SELECTED TEXT:
=== Section Start ===

When I first got married, I would tell stories from my childhood like eating Thanksgiving in our pajamas, because that’s when it finally was cooked at 10:00 p.m. (Depression does not get you out of bed for an early turkey), and my husband would just look at me with an eyebrow raised. For many years I would smile and say, “That wasn’t normal was it?” He helped me process when the answer was, “no,” and what to do with that (Sometimes we are still doing that.).
- Hold Out On Passing Judgement
My upbringing has made me a radical advocate for parents. Looking back at my childhood, I just wanted healthy parents. I wish there had been a youth pastor in my life that could see past my well-kept mask, and instead let me ramble about my home life. I just wanted to process. To this day, that’s all I am looking for. I even now embrace some of the good traits I inherited from my parents like the power of generosity. I can’t stress this enough, not one person beyond those that lived in our home had any clue about our family. My mom seemed a little anxious and overbearing and my dad seemed slightly emotionally distant. There are extended family members and old friends of the family who just think my parents are a little “odd.”
I wish I could tell you this all ends like the finish of a beautiful movie where everyone is well and full of joy. Instead, my parents have gotten worse as they have gotten older. There is not as much anger, but now years of medication has led to confusion and forgetfulness on top of some physical ailments. As an only child, taking care of them has become complicated. Many people have asked me why I don’t just cut them off. Do I wish some days it could be different? Of course I do. It can be exhausting as just five minutes ago I was convincing my mother that life is not as destitute as it might appear, and I have that conversation daily. However, she’s the only mom I have. Jesus helps me know how to forgive, navigate things, and learn how to raise my own children differently.
Here is the number one thing to remember: Every child loves their parent no matter who they are.
I just had to learn that loving them might look different than it does for others. Maybe this is where my tenacity comes into play to help the church genuinely forge partnerships with families, all of them, even the ones with lots of pain.
After many, many years my mom was invited to a Bible study one day by a friend that she took a chance on. By the end of the first visit, people had prayed with her, and even offered some practical help my parents needed. I have never met a group of people like this church who just embraced my parents and loved them. They didn’t ask questions or make decisions about who they should be; instead everyone accepted them as God’s beautiful children. It was the first time they ever felt “good enough” to be a part of the body of Christ.
Who can you find in your midst today that might need you to love them with the love that Christ offers? This love is powerful, offers a light in the darkness, and does whatever it takes to show itself. Can you love a family like that today? I wish someone had done that for us when I was still at home. In the end that’s all we were really looking for, and honestly all that any of us still are.

=== Section End ===

ACTIVITY LIST:
**A)** According to the essay about the writer's parents, what three things does Jesus help the writer do? List them.
**B)** Translate this sentence from the essay about the writer's parents into Spanish: "Here is the number one thing to remember: Every child loves their parent no matter who they are."
**C)** Summarize the essay about the writer's parents in two sentences.

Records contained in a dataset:

=== Section Start ===

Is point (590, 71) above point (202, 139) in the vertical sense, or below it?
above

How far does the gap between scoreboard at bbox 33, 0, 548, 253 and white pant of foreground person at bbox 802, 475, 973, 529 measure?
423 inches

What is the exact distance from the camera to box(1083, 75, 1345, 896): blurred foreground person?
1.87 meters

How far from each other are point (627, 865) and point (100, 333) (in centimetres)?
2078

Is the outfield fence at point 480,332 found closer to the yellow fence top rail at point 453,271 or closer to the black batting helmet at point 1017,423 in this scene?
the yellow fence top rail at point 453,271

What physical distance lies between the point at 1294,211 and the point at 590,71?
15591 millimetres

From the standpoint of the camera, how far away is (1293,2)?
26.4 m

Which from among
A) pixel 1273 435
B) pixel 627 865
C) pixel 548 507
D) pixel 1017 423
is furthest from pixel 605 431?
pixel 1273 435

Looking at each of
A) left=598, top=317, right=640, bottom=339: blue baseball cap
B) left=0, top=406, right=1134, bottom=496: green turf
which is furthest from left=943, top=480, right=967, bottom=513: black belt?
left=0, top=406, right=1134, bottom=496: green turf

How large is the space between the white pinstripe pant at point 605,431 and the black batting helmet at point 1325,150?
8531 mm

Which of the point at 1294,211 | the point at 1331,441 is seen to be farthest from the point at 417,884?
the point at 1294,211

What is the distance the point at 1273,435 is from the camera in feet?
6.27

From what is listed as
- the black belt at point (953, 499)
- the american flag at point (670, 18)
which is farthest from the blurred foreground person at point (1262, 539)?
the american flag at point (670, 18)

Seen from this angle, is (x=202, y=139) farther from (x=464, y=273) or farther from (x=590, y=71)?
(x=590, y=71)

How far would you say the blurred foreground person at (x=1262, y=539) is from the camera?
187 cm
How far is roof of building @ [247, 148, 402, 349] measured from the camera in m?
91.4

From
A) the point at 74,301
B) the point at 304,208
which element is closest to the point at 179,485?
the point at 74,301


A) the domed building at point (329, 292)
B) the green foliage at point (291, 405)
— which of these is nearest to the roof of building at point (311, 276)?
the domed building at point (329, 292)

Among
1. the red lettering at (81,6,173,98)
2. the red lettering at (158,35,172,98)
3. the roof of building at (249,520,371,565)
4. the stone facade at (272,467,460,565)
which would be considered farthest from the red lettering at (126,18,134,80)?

=== Section End ===

RESPONSES PER TASK:
**A)**
- Know how to forgive
- Navigate things
- Learn how to raise the writer's own children differently

**B)** Esto es lo más importante que hay que recordar: todo niño ama a su padre o a su madre, sin importar quién sea.

**C)** The writer grew up in a home whose troubles no outsider knew about, and as the parents have aged they have gotten worse, so caring for them has become complicated for the writer, an only child who relies on Jesus to forgive and to raise children differently. After many years, a church Bible study embraced the parents without judgment, and the writer urges readers to love struggling families in the same way.